=== Begin Enclosure ===
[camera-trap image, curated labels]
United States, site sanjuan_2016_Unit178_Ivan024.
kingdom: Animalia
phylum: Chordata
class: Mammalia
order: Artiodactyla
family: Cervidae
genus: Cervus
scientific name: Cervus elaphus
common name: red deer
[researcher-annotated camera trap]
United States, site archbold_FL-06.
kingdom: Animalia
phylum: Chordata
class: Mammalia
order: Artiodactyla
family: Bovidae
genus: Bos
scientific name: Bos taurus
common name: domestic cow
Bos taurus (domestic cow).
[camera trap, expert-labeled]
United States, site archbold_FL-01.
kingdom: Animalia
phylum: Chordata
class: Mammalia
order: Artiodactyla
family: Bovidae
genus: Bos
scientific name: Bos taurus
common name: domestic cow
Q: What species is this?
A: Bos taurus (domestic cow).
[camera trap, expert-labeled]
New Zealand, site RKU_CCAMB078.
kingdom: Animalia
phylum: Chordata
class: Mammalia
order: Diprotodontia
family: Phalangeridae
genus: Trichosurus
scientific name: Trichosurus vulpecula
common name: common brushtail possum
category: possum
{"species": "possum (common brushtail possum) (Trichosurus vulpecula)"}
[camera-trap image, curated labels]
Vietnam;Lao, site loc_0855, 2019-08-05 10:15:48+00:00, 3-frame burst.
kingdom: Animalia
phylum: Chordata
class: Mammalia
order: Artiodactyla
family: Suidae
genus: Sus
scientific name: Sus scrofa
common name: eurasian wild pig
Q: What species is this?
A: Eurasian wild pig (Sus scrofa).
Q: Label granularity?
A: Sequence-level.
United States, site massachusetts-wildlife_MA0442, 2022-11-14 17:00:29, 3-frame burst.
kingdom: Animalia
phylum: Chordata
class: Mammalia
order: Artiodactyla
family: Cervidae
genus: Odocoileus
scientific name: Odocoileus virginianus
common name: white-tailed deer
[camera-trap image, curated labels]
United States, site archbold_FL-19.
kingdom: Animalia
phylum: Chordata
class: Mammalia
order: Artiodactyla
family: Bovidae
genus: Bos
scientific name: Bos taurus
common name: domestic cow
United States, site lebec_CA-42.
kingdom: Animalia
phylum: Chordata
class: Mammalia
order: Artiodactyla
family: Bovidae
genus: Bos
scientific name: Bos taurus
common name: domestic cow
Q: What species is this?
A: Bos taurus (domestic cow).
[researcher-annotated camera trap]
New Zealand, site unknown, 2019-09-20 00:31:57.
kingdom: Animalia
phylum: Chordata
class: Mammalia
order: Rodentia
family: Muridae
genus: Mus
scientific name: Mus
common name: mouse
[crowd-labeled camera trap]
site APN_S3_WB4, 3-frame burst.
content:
=== End Enclosure ===
WHAT NEEDS TO BE DONE |
Find the line that contains "family: Suidae". Restate it and all lines after it exactly, ending with the final line of the data.

THE COMPLETED TASK |
family: Suidae
genus: Sus
scientific name: Sus scrofa
common name: eurasian wild pig
Q: What species is this?
A: Eurasian wild pig (Sus scrofa).
Q: Label granularity?
A: Sequence-level.
United States, site massachusetts-wildlife_MA0442, 2022-11-14 17:00:29, 3-frame burst.
kingdom: Animalia
phylum: Chordata
class: Mammalia
order: Artiodactyla
family: Cervidae
genus: Odocoileus
scientific name: Odocoileus virginianus
common name: white-tailed deer
[camera-trap image, curated labels]
United States, site archbold_FL-19.
kingdom: Animalia
phylum: Chordata
class: Mammalia
order: Artiodactyla
family: Bovidae
genus: Bos
scientific name: Bos taurus
common name: domestic cow
United States, site lebec_CA-42.
kingdom: Animalia
phylum: Chordata
class: Mammalia
order: Artiodactyla
family: Bovidae
genus: Bos
scientific name: Bos taurus
common name: domestic cow
Q: What species is this?
A: Bos taurus (domestic cow).
[researcher-annotated camera trap]
New Zealand, site unknown, 2019-09-20 00:31:57.
kingdom: Animalia
phylum: Chordata
class: Mammalia
order: Rodentia
family: Muridae
genus: Mus
scientific name: Mus
common name: mouse
[crowd-labeled camera trap]
site APN_S3_WB4, 3-frame burst.
content:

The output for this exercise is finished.